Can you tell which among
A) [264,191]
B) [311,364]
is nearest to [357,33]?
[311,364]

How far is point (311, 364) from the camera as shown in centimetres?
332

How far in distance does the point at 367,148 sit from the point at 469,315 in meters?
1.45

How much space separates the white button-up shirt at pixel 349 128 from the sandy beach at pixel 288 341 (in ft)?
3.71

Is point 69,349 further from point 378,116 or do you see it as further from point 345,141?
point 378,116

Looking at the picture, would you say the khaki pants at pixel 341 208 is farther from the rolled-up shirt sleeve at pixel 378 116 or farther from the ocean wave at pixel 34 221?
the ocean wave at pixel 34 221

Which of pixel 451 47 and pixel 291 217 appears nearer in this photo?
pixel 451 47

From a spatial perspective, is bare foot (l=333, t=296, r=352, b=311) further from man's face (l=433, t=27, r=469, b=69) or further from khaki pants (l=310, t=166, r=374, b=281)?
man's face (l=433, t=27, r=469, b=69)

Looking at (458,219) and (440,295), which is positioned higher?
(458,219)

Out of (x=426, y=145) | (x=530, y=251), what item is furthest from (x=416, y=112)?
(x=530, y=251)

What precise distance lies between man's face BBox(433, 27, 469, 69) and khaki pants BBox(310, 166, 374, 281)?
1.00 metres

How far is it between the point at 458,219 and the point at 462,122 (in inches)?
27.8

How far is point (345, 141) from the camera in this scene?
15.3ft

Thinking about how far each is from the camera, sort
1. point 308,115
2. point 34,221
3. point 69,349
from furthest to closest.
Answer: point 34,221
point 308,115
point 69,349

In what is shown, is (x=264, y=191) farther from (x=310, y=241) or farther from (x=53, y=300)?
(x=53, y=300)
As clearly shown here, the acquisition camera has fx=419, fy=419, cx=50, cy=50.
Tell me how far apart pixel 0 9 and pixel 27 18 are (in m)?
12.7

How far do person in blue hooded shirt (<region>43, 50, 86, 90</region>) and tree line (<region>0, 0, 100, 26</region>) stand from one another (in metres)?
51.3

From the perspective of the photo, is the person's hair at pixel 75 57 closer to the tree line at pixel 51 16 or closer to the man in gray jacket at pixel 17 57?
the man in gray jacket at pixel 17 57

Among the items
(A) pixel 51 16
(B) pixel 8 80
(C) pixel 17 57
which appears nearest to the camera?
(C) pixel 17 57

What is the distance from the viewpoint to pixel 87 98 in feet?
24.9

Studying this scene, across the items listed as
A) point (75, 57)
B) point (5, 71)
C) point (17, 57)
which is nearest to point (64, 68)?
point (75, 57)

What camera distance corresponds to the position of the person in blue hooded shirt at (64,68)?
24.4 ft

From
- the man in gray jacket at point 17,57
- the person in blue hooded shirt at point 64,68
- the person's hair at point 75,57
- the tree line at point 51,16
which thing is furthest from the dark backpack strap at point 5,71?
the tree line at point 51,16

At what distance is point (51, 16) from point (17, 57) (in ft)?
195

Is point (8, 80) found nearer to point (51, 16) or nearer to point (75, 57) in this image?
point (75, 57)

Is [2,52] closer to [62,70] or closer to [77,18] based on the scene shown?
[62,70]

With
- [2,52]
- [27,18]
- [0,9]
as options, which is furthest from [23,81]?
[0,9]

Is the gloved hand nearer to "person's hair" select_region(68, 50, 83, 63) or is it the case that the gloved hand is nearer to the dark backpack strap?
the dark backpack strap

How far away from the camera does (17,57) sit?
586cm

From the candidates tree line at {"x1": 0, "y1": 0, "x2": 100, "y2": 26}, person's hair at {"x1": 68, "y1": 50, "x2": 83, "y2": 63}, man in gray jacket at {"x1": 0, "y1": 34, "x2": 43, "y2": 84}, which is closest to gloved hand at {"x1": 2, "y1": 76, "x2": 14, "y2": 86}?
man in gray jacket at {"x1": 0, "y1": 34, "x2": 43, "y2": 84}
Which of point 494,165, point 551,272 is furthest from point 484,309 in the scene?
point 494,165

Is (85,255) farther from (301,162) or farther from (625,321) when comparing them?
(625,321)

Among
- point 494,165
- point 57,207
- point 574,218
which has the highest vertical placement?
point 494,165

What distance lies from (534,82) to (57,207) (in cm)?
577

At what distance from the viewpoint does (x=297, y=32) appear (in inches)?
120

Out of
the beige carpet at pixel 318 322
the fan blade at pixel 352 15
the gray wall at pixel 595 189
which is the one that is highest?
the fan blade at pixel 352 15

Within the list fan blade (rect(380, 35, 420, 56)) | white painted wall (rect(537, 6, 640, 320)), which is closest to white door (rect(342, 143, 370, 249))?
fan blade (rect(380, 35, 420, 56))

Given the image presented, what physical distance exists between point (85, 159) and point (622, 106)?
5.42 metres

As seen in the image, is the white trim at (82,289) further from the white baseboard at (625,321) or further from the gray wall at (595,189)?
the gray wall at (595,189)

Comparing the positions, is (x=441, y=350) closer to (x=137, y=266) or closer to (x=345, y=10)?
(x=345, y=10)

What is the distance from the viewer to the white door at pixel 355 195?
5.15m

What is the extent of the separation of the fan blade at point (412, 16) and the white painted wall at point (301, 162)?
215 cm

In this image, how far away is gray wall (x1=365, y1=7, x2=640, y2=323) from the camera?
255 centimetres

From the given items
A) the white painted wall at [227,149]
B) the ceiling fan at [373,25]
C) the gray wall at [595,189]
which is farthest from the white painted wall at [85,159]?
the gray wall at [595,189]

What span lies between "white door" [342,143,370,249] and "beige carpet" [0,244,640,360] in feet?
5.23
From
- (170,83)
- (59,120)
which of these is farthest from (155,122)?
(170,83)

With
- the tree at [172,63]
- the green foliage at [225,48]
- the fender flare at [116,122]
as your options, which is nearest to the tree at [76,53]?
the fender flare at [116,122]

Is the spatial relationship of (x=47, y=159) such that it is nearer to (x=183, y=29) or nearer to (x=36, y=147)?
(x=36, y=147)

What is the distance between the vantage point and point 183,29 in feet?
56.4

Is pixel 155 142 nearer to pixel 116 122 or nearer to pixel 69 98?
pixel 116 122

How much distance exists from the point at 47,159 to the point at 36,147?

- What the exercise asks -
Your task is to repeat each line of the material exactly.

- Answer below -
Can you tell which among
A) [264,191]
B) [311,364]
is nearest to [357,33]?
[311,364]

How far is point (311, 364) from the camera as shown in centimetres?
332

How far in distance does the point at 367,148 sit from the point at 469,315 in meters?
1.45

How much space separates the white button-up shirt at pixel 349 128 from the sandy beach at pixel 288 341 (in ft)?
3.71

Is point 69,349 further from point 378,116 or do you see it as further from point 345,141?
point 378,116

Looking at the picture, would you say the khaki pants at pixel 341 208 is farther from the rolled-up shirt sleeve at pixel 378 116 or farther from the ocean wave at pixel 34 221?
the ocean wave at pixel 34 221

Which of pixel 451 47 and pixel 291 217 appears nearer in this photo?
pixel 451 47

From a spatial perspective, is bare foot (l=333, t=296, r=352, b=311) further from man's face (l=433, t=27, r=469, b=69) or further from khaki pants (l=310, t=166, r=374, b=281)?
man's face (l=433, t=27, r=469, b=69)

Looking at (458,219) and (440,295), which is positioned higher?
(458,219)

Out of (x=426, y=145) | (x=530, y=251), what item is furthest from (x=416, y=112)?
(x=530, y=251)

What precise distance lies between man's face BBox(433, 27, 469, 69) and khaki pants BBox(310, 166, 374, 281)?
1.00 metres

How far is it between the point at 458,219 and the point at 462,122 (in inches)?
27.8

How far is point (345, 141) from the camera in this scene?
15.3ft

Thinking about how far each is from the camera, sort
1. point 308,115
2. point 34,221
3. point 69,349
from furthest to closest.
Answer: point 34,221
point 308,115
point 69,349

In what is shown, is (x=264, y=191) farther from (x=310, y=241) or farther from (x=53, y=300)?
(x=53, y=300)
As clearly shown here, the acquisition camera has fx=419, fy=419, cx=50, cy=50.
Tell me how far apart pixel 0 9 and pixel 27 18 are (in m)?
12.7

How far do person in blue hooded shirt (<region>43, 50, 86, 90</region>) and tree line (<region>0, 0, 100, 26</region>) stand from one another (in metres)?
51.3

From the perspective of the photo, is the person's hair at pixel 75 57 closer to the tree line at pixel 51 16 or closer to the man in gray jacket at pixel 17 57?
the man in gray jacket at pixel 17 57

Among the items
(A) pixel 51 16
(B) pixel 8 80
(C) pixel 17 57
which appears nearest to the camera?
(C) pixel 17 57

What is the distance from the viewpoint to pixel 87 98 in feet?
24.9

Studying this scene, across the items listed as
A) point (75, 57)
B) point (5, 71)
C) point (17, 57)
which is nearest to point (64, 68)?
point (75, 57)

What camera distance corresponds to the position of the person in blue hooded shirt at (64,68)?
24.4 ft

From
- the man in gray jacket at point 17,57
- the person in blue hooded shirt at point 64,68
- the person's hair at point 75,57
- the tree line at point 51,16
which thing is furthest from the dark backpack strap at point 5,71?
the tree line at point 51,16

At what distance is point (51, 16) from point (17, 57) (in ft)?
195

Is point (8, 80) found nearer to point (51, 16) or nearer to point (75, 57) in this image?
point (75, 57)

Is [2,52] closer to [62,70] or closer to [77,18] based on the scene shown?
[62,70]

With
- [2,52]
- [27,18]
- [0,9]
as options, which is furthest from [23,81]?
[0,9]

Is the gloved hand nearer to "person's hair" select_region(68, 50, 83, 63) or is it the case that the gloved hand is nearer to the dark backpack strap?
the dark backpack strap

How far away from the camera does (17,57) sit?
586cm

From the candidates tree line at {"x1": 0, "y1": 0, "x2": 100, "y2": 26}, person's hair at {"x1": 68, "y1": 50, "x2": 83, "y2": 63}, man in gray jacket at {"x1": 0, "y1": 34, "x2": 43, "y2": 84}, which is closest to gloved hand at {"x1": 2, "y1": 76, "x2": 14, "y2": 86}?
man in gray jacket at {"x1": 0, "y1": 34, "x2": 43, "y2": 84}
Which of point 494,165, point 551,272 is furthest from point 484,309 in the scene?
point 494,165

Is (85,255) farther from (301,162) or farther from (625,321) when comparing them?
(625,321)

Among
- point 494,165
- point 57,207
- point 574,218
which has the highest vertical placement?
point 494,165

What distance lies from (534,82) to (57,207) (in cm)?
577

At what distance from the viewpoint does (x=297, y=32) appear (in inches)?
120

Out of
the beige carpet at pixel 318 322
the fan blade at pixel 352 15
the gray wall at pixel 595 189
which is the one that is highest?
the fan blade at pixel 352 15

Within the list fan blade (rect(380, 35, 420, 56)) | white painted wall (rect(537, 6, 640, 320)), which is closest to white door (rect(342, 143, 370, 249))?
fan blade (rect(380, 35, 420, 56))

Given the image presented, what physical distance exists between point (85, 159) and point (622, 106)?
5.42 metres

As seen in the image, is the white trim at (82,289) further from the white baseboard at (625,321) or further from the gray wall at (595,189)?
the gray wall at (595,189)

Comparing the positions, is (x=441, y=350) closer to (x=137, y=266) or closer to (x=345, y=10)?
(x=345, y=10)

What is the distance from the viewer to the white door at pixel 355 195?
5.15m

What is the extent of the separation of the fan blade at point (412, 16) and the white painted wall at point (301, 162)?
215 cm

In this image, how far away is gray wall (x1=365, y1=7, x2=640, y2=323) from the camera?
255 centimetres

From the given items
A) the white painted wall at [227,149]
B) the ceiling fan at [373,25]
C) the gray wall at [595,189]
which is farthest from the white painted wall at [85,159]?
the gray wall at [595,189]

What span lies between "white door" [342,143,370,249] and "beige carpet" [0,244,640,360] in feet?
5.23
From
- (170,83)
- (59,120)
which of these is farthest from (155,122)?
(170,83)

With
- the tree at [172,63]
- the green foliage at [225,48]
- the fender flare at [116,122]
as your options, which is nearest to the tree at [76,53]?
the fender flare at [116,122]

Is the spatial relationship of (x=47, y=159) such that it is nearer to (x=183, y=29) or nearer to (x=36, y=147)?
(x=36, y=147)

What is the distance between the vantage point and point 183,29 in feet?
56.4

Is pixel 155 142 nearer to pixel 116 122 or nearer to pixel 69 98?
pixel 116 122

How much distance exists from the point at 47,159 to the point at 36,147?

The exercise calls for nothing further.